By Hannah Klewin

I woke up Monday morning on the 25th in the Mae La refugee camp to the sound of violins squeaking out “Twinkle Twinkle Little Star.” I got up and found my way to a small room where one of the Bible school students was teaching two other students the violin. After listening for awhile the teacher asked if I could teach his students, he remembered seeing me play the violin at church the day before. I had to laugh because I do not see myself as a good teacher.But I think that has been the theme of this trip for me, being pushed out of my comfort zone to a place where I can completely relay on Christ. I showed them some basic techniques and helped them learn a new song. We laughed a lot and had such a fun time playing together! I walked away feeling like I learned so much more than they did from that experience even though they were looking at me to be the “teacher.” You don’t have to have the nicest things or play perfectly to worship God. Their violins were so weathered and old and cartoon stickers covered large cracks on their violins. But the joy they had learning and playing together was so genuine because they were doing it for God!

After breakfast there was chapel, which is like a 30 minute worship service. Nathan shared his testimony and we sang some songs. It was so beautiful to be singing with 400 students both in our own languages, English and Karen, but together praising the same God!

We said goodbye to the dear students at Mae La Bible School and then squeezed in the bed of two trucks and headed out to Burma. Where there is a small group of believers that the Bible school in Mea La sent an evangelist to lead and encourage the small church. After about an hour of bumpy roads and beautiful jungle scenery, we got to a river where a man with a long canoe waited for us. The first group got in and headed across the river. He then came back and got the rest of us. My violin, all our backpacks and 10 people got in it, we were only about 8 inches above the water! On the other side waited a truck and a couple mopeds. Some hopped in the truck and others doubled up on the mopeds. I got on the back of a moped with one of the locals. We flew down the bumpy dirt path, through a small creek and up some little hills, it was an exciting ride.
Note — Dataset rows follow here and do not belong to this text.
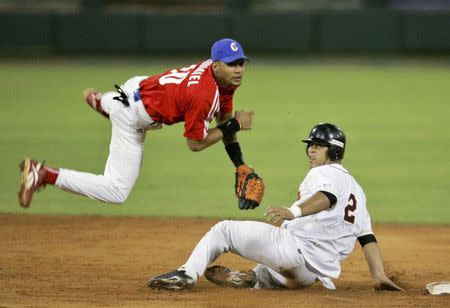 Cuba's second baseman Yulieski Gourriel (L) throws the ball as Venezuela's Rene Pinto slides into second base during the fifth inning in a baseball game of the Olympic qualifier tournament of the Americas in Havana in this September 1, 2006 file photograph. REUTERS/Enrique De La Osa/Files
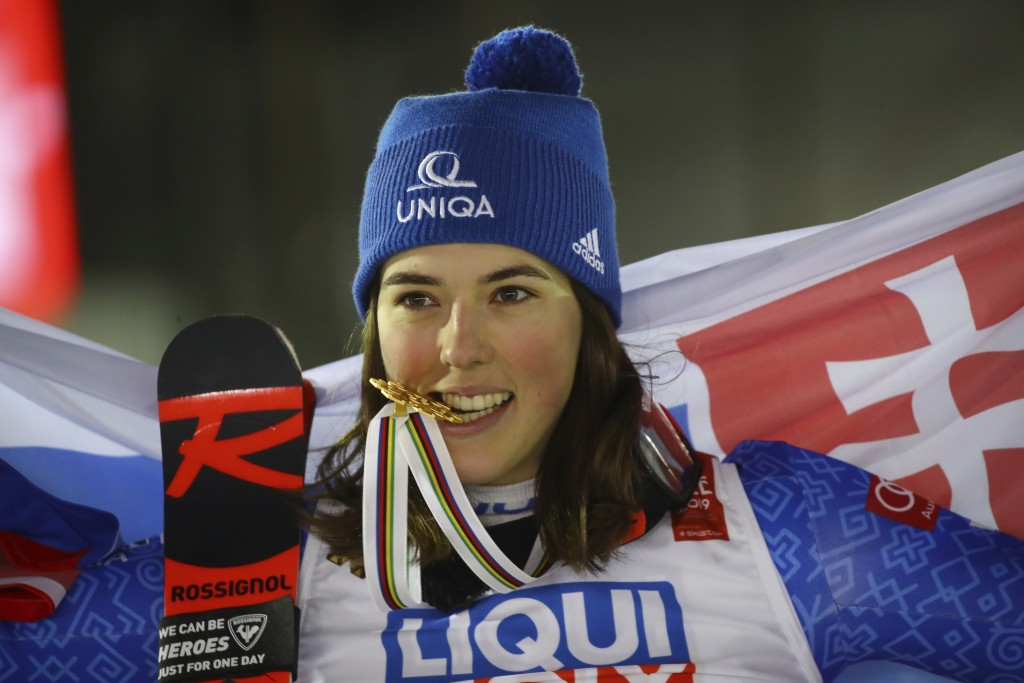Slovakia's Petra Vlhova bites her gold medal of the women's giant slalom, at the alpine ski World Championships in Are, Sweden, Thursday, Feb. 14, 201...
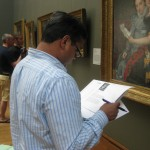 A teacher reads background information about a painting in order to help him formulate good discussion questions.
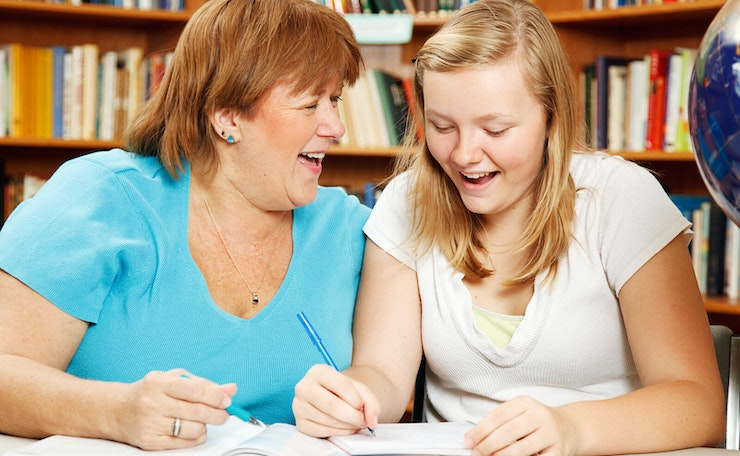 Happy woman and teenage girl at table in library with notebooks and pens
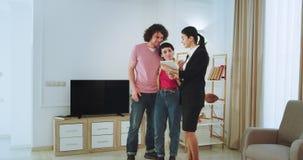 他们有与不动产房地产经纪商的一次交谈观看通过的片剂的年轻夫妇要对买房子 影视素材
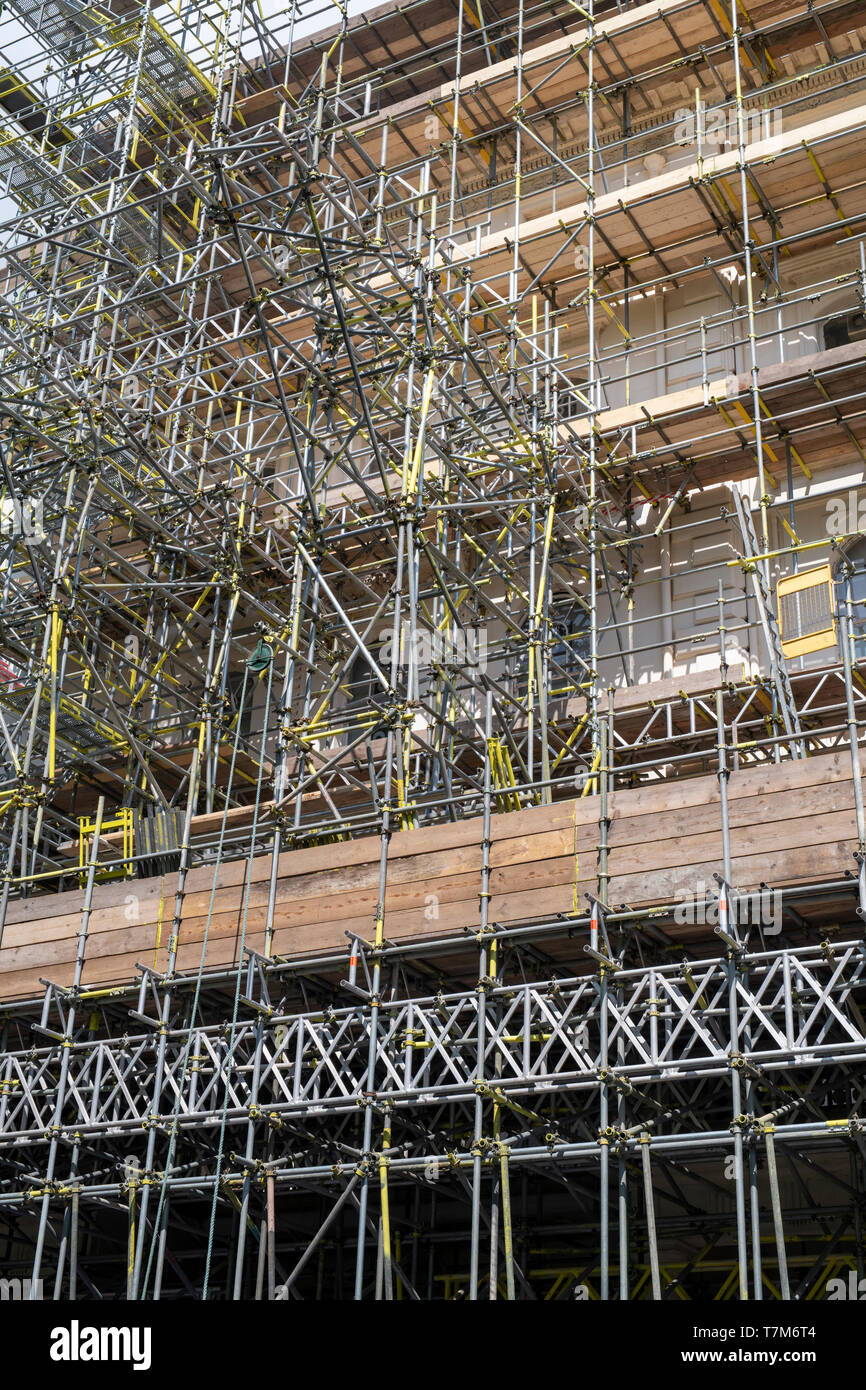 Scaffolding on a house. Ennismore Gardens Mews, South Kensington, City of Westminster, London. England - Stock Image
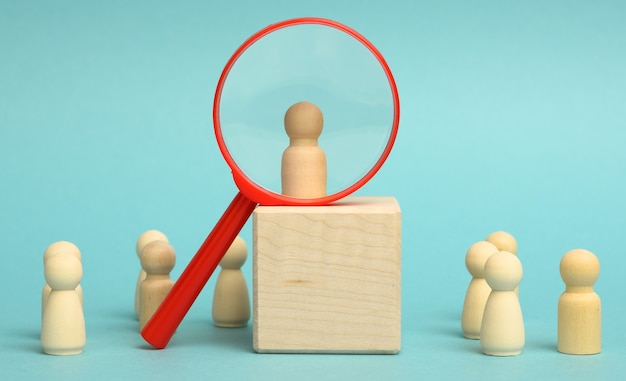 Wooden figures of men stand on a beige background and a plastic magnifying glass. recruitment concept, search for talented and capable employees, career growth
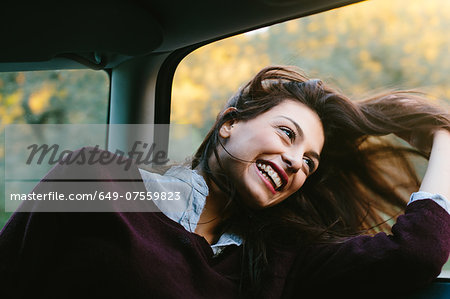 Young woman enjoying car ride Stock Photo - Premium Royalty-Free, Image code: 649-07559823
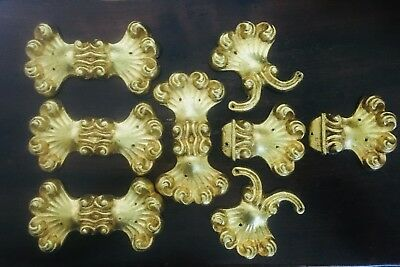 A Set of Eight Antique Lead Furnishing appliqués in 22 Carat Gold Leaf (French)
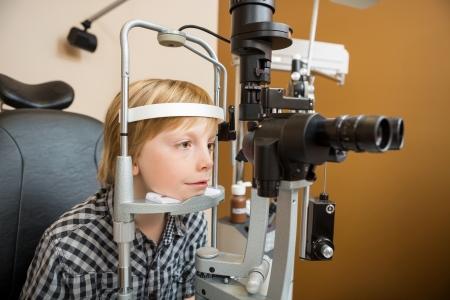 slit: Boy preadolescentes sometido a estudio del ojo con l�mpara de hendidura en la tienda Foto de archivo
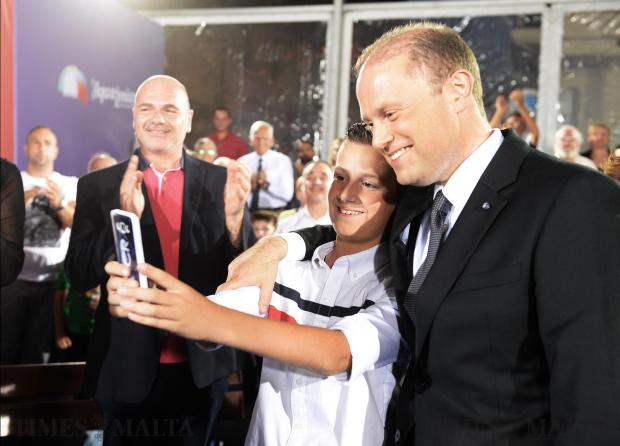 Prime Minister Joseph Muscat stops for a photo with a boy at an activity in Senglea on May 17. Photo: Matthew Mirabelli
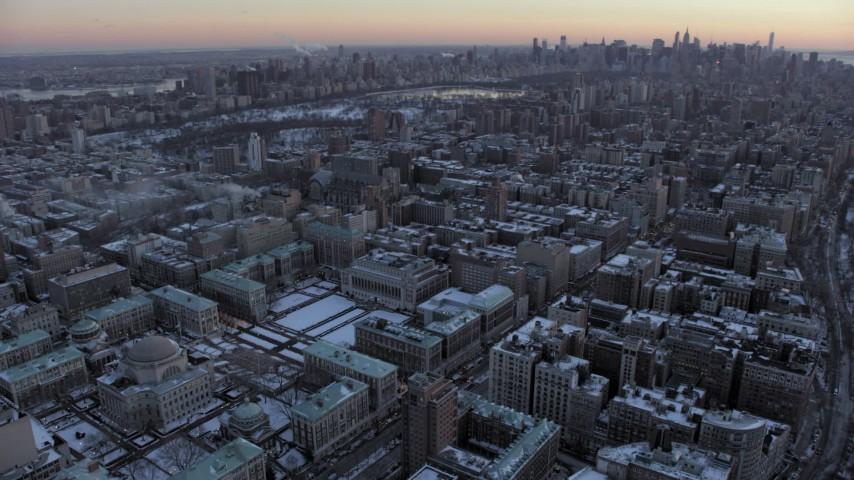 5K stock footage aerial video of Columbia University, reveal Midtown Manhattan skyline in winter, New York City, twilight Aerial Stock Footage | AX66_0291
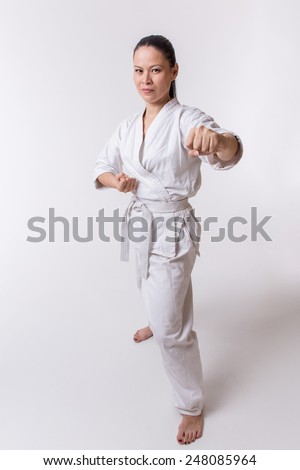 Funny woman in kimono show punch in martial art exercise on white - stock photo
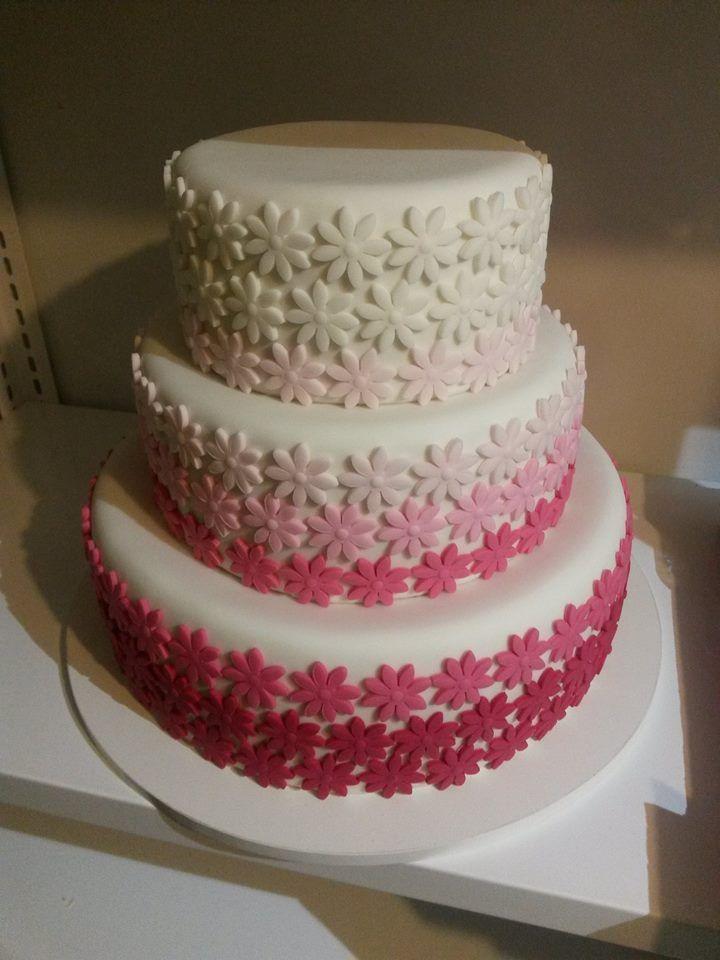 Svatební dort ozdobený odstínovanými růžovými kytičkami.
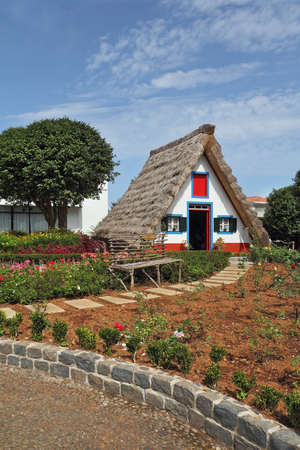 Cosy chalet with a triangular thatched roof. Madeira Island, the city Santana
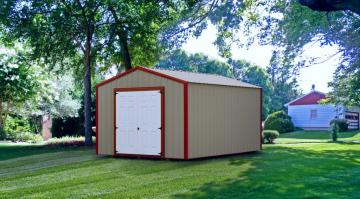 A red-trimmed portable storage barn with white doors located on a well manicured lawn on a sunny day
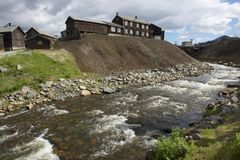 Traditional timber buildings of the copper smelter factory at the bank of Roa river in copper mines town of Roros, Norway. Roros town is declared a UNESCO Stock Photography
We got to a tiny village with a little school and got to hang out with about 50 kids. The kids were all so attentive to us and we were able to teach them songs, tell them about Jesus, listen to them sing and do our drama for them. These children aren’t raised in Christian homes and there are very few Christians in the village. We had the older students go outside and play volleyball and soccer. And the younger students stayed in and played blob tag and duck, duck, goose. At first they were all pretty shy, but soon they warmed up and we had a ton of fun laughing and playing with them!

Before dinner some us went to a fun little pool in the river, it was really neat because 3 of the students came with us. They thought we were hilarious and would laugh at everything we said even though they couldn’t understand it.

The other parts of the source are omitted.